## TASK REQUIREMENTS
After finding "Podłączenie hydrauliki na" in the material below, output its line and every line after it through the last, exactly, but not the pictures.

## DATASET ENTRIES
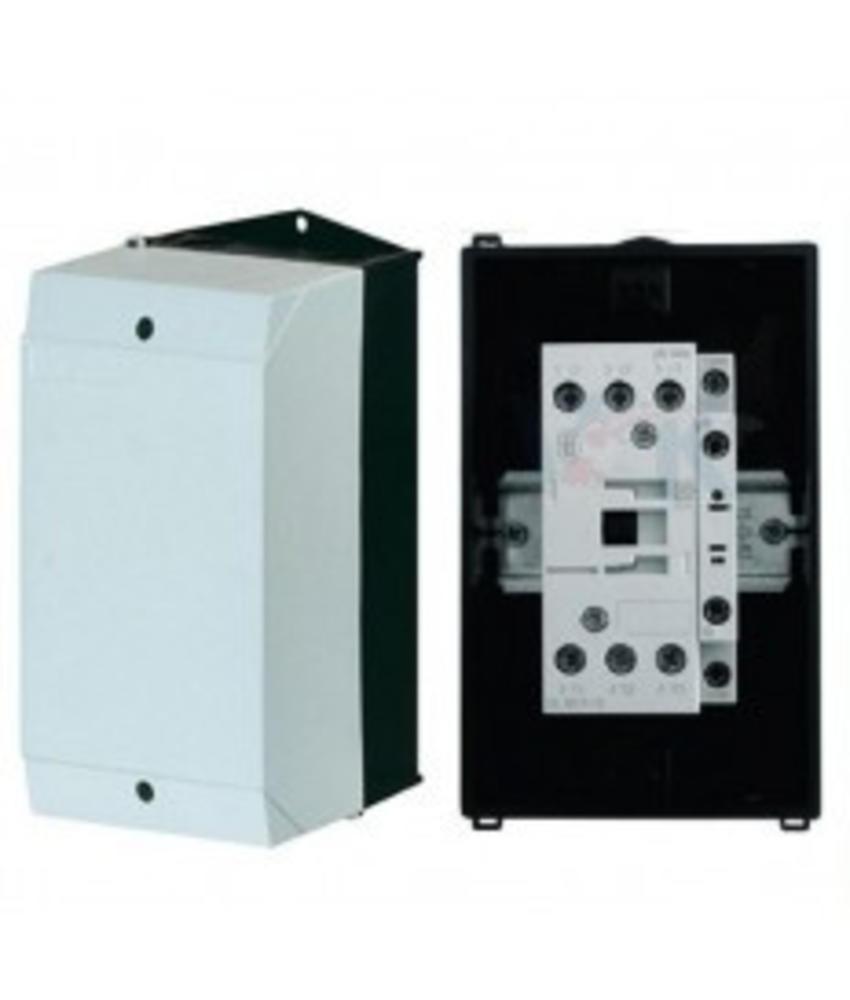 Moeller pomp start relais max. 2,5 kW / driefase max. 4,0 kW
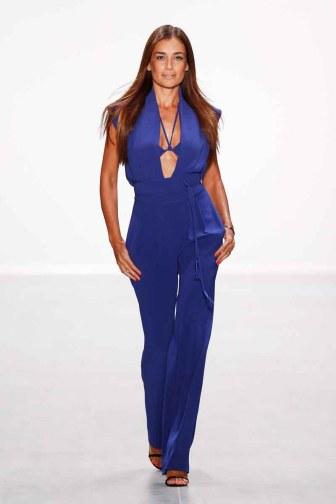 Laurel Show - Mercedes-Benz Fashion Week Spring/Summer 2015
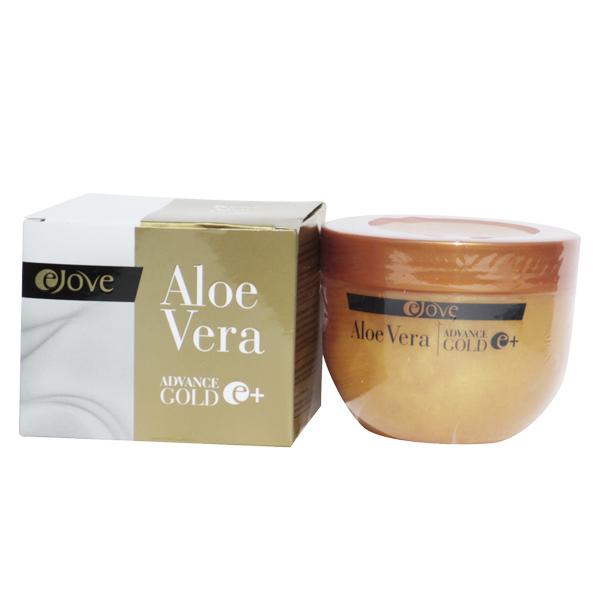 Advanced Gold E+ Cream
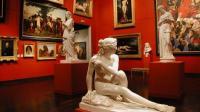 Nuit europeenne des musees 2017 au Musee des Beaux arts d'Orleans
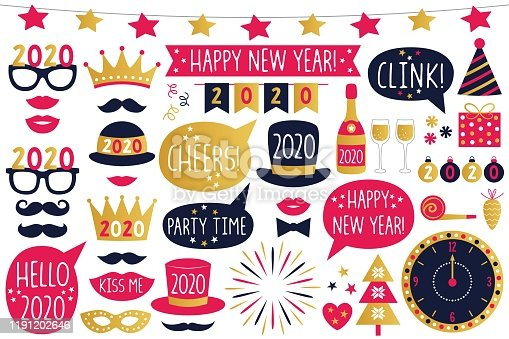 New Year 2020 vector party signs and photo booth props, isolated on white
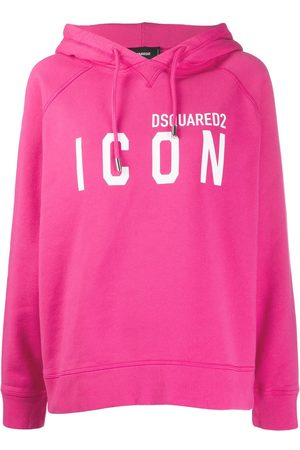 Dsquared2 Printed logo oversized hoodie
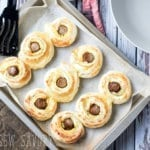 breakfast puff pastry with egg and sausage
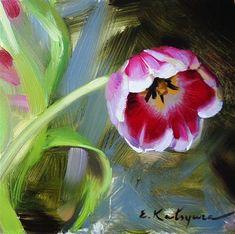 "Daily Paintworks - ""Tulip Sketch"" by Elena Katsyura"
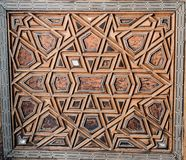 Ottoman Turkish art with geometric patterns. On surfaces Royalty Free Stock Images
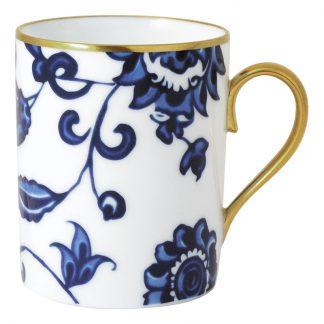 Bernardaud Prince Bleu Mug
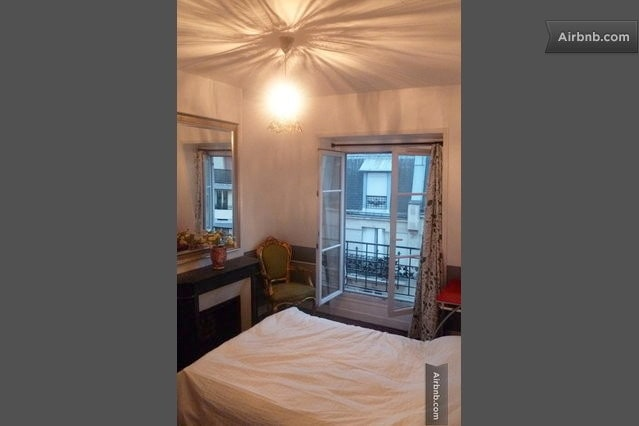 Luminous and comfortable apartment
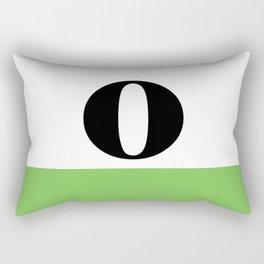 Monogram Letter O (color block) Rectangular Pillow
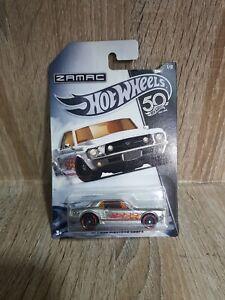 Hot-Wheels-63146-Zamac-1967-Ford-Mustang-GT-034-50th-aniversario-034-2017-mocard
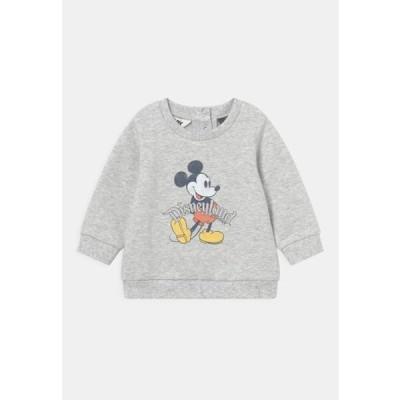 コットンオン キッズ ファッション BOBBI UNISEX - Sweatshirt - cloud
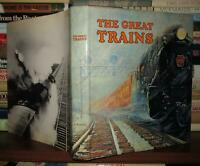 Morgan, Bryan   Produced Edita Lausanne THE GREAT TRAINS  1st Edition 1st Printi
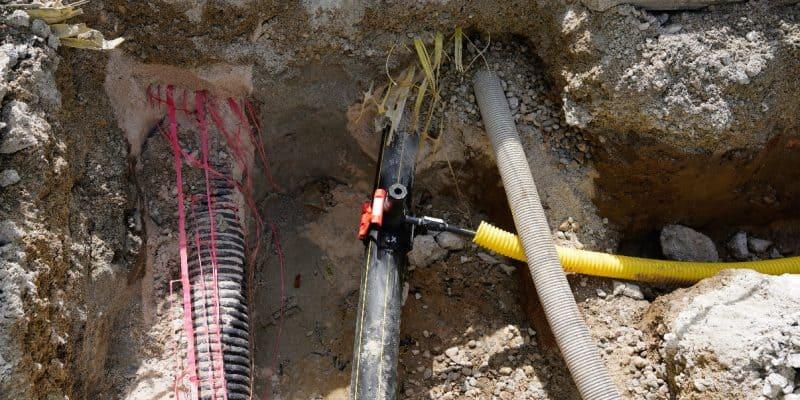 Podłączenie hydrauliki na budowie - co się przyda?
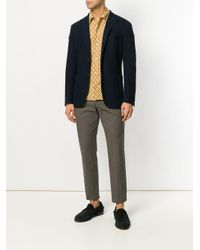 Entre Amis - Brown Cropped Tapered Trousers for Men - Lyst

## SOLUTION BELOW
 Podłączenie hydrauliki na budowie - co się przyda?
 Entre Amis - Brown Cropped Tapered Trousers for Men - Lyst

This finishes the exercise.